The other option is to have these tiers of escalation as workflow statuses that your request handlers (agents) will transition the request into when it needs to be escalated. I don't like to recommend this option simply because this means the request can't be in any other status while being escalated, which undermines the structure of most processes. However, workflows do have more robust automation capabilities that some team's more complex processes require, so this is always an option for those teams.
As for larger organizations that are handling millions of requests and have several help desk projects, we often utilize entirely separate projects as tiers of escalation that have dedicated configurations and teams. Jira Service Desk is set up quite well for this since requests originating from one help desk project can easily be transferred to another project, or linked to an issue in another project (like a software project). This moving or linking process can also be automated as part of your unique escalation process, helping to mitigate that tedious and often overwhelming manual work involved in service request management. In that regard, JSD and Jira Cloud have out-of-the-box automation engines that make it easy and intuitive to create automation rules for those common manual steps of your process.
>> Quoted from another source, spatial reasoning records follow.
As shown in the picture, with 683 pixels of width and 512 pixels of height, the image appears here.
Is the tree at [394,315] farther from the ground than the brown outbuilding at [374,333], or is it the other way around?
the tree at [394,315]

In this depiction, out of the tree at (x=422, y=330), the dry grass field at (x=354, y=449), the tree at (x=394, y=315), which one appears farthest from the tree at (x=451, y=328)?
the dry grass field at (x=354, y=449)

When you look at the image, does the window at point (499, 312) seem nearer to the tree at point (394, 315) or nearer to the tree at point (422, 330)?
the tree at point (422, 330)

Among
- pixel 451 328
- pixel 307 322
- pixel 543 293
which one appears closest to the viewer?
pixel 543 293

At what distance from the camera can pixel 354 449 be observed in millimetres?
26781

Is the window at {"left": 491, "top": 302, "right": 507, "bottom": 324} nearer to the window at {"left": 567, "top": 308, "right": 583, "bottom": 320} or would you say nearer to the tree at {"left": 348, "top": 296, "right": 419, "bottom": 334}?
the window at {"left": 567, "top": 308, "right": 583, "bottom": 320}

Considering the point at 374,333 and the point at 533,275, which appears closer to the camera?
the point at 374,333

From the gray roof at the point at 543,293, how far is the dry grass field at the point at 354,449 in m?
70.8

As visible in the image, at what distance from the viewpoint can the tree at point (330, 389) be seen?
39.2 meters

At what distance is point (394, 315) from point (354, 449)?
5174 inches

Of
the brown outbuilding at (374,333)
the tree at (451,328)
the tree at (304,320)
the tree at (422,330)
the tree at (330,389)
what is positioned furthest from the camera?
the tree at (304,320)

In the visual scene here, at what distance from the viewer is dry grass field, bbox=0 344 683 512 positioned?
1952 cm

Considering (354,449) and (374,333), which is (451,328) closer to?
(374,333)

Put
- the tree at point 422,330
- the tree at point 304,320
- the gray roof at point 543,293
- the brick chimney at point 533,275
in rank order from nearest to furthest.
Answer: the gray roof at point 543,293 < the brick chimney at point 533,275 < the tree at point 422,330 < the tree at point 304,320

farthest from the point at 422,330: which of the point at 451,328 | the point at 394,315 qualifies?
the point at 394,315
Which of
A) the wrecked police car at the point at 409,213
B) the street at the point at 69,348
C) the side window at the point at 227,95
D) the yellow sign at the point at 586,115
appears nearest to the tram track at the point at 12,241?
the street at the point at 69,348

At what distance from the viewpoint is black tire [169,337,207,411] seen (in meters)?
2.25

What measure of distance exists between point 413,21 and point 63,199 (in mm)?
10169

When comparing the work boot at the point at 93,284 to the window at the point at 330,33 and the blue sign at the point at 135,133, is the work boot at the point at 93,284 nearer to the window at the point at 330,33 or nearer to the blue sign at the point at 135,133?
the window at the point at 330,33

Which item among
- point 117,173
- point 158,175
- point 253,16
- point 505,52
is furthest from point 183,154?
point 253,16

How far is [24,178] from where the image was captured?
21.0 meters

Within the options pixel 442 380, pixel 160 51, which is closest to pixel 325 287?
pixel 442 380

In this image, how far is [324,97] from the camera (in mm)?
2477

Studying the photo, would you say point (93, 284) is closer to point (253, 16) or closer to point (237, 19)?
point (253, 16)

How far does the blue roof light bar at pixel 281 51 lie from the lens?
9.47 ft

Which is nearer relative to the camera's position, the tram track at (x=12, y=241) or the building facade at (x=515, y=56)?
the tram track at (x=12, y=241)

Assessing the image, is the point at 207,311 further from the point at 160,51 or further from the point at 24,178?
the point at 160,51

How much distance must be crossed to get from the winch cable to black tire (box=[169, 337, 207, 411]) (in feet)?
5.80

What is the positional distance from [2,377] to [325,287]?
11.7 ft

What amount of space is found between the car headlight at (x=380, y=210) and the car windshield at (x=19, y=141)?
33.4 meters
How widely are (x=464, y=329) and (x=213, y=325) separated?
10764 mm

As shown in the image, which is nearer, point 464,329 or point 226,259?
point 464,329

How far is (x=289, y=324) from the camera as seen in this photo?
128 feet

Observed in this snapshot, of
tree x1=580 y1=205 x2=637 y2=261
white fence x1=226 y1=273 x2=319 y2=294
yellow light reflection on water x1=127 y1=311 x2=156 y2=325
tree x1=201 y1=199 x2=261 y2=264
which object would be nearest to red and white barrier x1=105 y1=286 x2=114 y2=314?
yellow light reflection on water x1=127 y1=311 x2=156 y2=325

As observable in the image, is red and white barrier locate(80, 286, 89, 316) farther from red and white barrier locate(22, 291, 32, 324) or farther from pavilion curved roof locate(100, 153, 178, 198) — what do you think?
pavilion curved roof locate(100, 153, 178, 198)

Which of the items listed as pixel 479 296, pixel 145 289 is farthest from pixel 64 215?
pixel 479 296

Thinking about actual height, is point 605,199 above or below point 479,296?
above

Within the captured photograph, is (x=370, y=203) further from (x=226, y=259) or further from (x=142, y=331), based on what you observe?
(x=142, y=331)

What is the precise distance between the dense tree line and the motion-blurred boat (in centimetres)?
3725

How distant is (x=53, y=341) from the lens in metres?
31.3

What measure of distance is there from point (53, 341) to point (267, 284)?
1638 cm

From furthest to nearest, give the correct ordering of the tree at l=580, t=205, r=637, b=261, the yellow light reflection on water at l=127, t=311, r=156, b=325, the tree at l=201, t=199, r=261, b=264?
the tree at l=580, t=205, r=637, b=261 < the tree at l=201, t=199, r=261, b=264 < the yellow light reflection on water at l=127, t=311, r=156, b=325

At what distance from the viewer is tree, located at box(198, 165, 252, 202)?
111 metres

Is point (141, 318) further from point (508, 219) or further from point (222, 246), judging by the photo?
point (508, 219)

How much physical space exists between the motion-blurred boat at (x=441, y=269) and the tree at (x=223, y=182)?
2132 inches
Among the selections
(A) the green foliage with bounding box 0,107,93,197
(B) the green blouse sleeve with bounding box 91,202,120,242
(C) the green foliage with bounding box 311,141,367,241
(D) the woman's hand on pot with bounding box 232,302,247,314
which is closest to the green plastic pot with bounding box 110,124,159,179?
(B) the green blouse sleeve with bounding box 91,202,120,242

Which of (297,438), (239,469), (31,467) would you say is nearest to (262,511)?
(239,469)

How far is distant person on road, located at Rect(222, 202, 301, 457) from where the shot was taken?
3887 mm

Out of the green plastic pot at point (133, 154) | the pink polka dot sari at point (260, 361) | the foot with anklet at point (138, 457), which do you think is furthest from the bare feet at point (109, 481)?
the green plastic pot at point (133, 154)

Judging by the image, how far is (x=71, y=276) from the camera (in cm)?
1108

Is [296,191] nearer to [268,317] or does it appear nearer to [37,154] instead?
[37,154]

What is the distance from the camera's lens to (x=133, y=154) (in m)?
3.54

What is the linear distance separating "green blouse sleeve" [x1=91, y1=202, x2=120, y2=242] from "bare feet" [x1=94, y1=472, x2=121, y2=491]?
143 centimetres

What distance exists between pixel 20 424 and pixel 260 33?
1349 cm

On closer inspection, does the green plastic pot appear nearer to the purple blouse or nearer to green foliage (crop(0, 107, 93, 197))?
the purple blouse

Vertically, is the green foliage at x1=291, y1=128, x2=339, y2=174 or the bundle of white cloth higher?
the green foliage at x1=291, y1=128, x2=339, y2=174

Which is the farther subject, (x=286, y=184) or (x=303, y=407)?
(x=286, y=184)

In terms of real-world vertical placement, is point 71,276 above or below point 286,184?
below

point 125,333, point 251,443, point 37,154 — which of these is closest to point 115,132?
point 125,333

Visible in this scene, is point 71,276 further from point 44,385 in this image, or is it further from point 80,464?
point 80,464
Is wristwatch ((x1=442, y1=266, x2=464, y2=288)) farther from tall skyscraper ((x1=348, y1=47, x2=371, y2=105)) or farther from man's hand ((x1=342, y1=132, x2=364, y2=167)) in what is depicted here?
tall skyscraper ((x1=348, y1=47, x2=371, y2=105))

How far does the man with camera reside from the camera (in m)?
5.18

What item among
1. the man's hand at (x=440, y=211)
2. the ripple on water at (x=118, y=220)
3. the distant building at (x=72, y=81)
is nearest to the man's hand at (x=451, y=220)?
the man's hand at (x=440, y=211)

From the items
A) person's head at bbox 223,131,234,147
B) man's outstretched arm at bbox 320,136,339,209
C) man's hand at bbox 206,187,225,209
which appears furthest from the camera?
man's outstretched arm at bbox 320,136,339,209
Ultimately, you also want your ITSM escalation process to properly track these incidents throughout their escalation lifecycle, and notify the right people at the right times during this cycle. To assist with that, JSD offers very flexible Service Level Agreement functionality. Using the Jira Query Language or JQL, we associate SLA timers to specific groups of issues. This is the same querying process that queues use to pull specific types of requests utilizing the criteria associate with them. Therefore, when you define your SLA goals, you can grab requests based on their priority and attach the timers to them. Start, pause, and stop conditions are also defined for SLA goals (with calendars auto-pausing when agents are off work). These timers are great visual indicators on the request view for your agents to stay on track, as well as the foundation for all the custom reporting in JSD to see overall trends of your escalated incidents.
If your team is looking for a new way of tackling escalation for IT Service Management, look no further than Jira Service Desk, as it has the flexibility for you to define an escalation process perfect for your teams and organization. With the cross-project connections, dynamic queues, custom SLA goals, and built-in, easy to use automation, Atlassian's Jira Service Desk will give you all the tools needed to take your escalation to the next level!